- The task: Write out the complete data exactly as written.

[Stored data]
BEGIN

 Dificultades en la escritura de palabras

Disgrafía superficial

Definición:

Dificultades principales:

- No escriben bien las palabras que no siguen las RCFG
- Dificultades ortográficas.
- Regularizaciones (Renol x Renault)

END

- Answer:
 Dificultades en la escritura de palabras

Disgrafía superficial

Definición:

Dificultades principales:

- No escriben bien las palabras que no siguen las RCFG
- Dificultades ortográficas.
- Regularizaciones (Renol x Renault)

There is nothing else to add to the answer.